> **Yang Harus Dilakukan**:
Kutip tanpa perubahan bagian teks tentang manga sepakbola mulai dari "Dalam genre manga" sampai dengan "ciamik sejauh ini?".

Dalam genre manga olahraga, tema sepakbola merupakan salah satu yang paling menarik perhatian orang-orang. Bagaimanapun, sepakbolah adalah olahraga yang paling populer di seantero jagad. Entah itu disajikan secara logis atau pun tidak, manga bertema sepakbola sepertinya tak akan pernah berhenti dibicarakan banyak orang – baik itu anak-anak kecil di sekolah dasar maupun para pekerja kantoran. Meski demikian, tidak semua manga bertemakan sepakbola dapat meraih sukses di pasaran. Alasannya bisa bermacam-macam, dari grafis yang buruk, jalan cerita yang kurang menarik, hingga karakter utama yang kurang menginspirasi. Yang kemudian menjadi pertanyaan: manga apa saja yang layak untuk dikatakan sebagai manga sepakbola paling ciamik sejauh ini?

> **Data Tersimpan**:
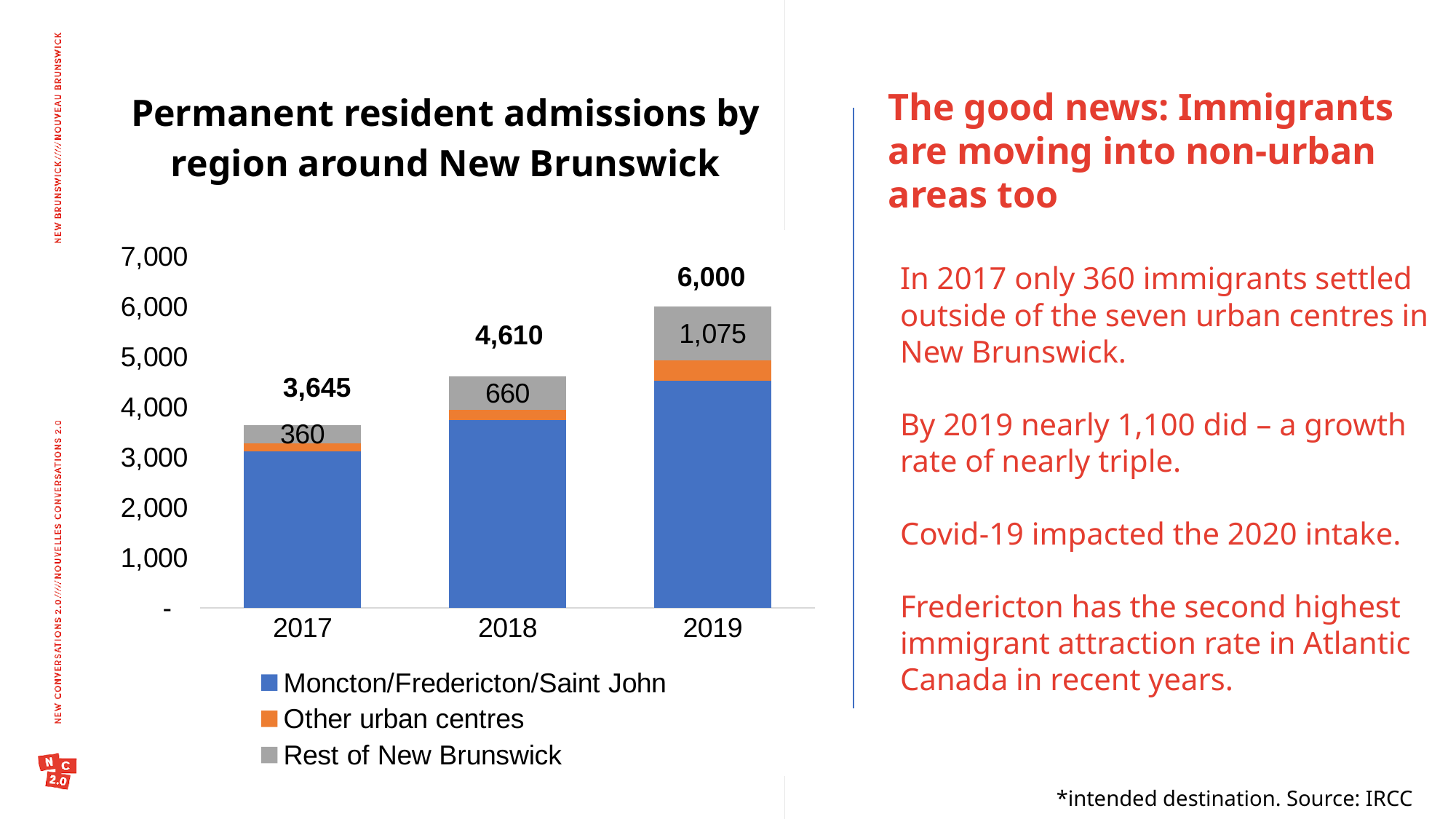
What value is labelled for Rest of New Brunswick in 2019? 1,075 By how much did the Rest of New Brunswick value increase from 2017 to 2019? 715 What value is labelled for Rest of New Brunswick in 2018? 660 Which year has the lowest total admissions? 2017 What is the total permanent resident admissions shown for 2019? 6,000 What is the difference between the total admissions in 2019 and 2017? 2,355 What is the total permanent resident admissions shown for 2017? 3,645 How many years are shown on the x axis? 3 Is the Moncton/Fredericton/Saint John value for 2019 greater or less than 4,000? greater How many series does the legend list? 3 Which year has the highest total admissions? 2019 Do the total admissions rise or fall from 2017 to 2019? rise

> **Penyelesaian Soal Ini**:
Dalam genre manga olahraga, tema sepakbola merupakan salah satu yang paling menarik perhatian orang-orang. Bagaimanapun, sepakbolah adalah olahraga yang paling populer di seantero jagad. Entah itu disajikan secara logis atau pun tidak, manga bertema sepakbola sepertinya tak akan pernah berhenti dibicarakan banyak orang – baik itu anak-anak kecil di sekolah dasar maupun para pekerja kantoran. Meski demikian, tidak semua manga bertemakan sepakbola dapat meraih sukses di pasaran. Alasannya bisa bermacam-macam, dari grafis yang buruk, jalan cerita yang kurang menarik, hingga karakter utama yang kurang menginspirasi. Yang kemudian menjadi pertanyaan: manga apa saja yang layak untuk dikatakan sebagai manga sepakbola paling ciamik sejauh ini?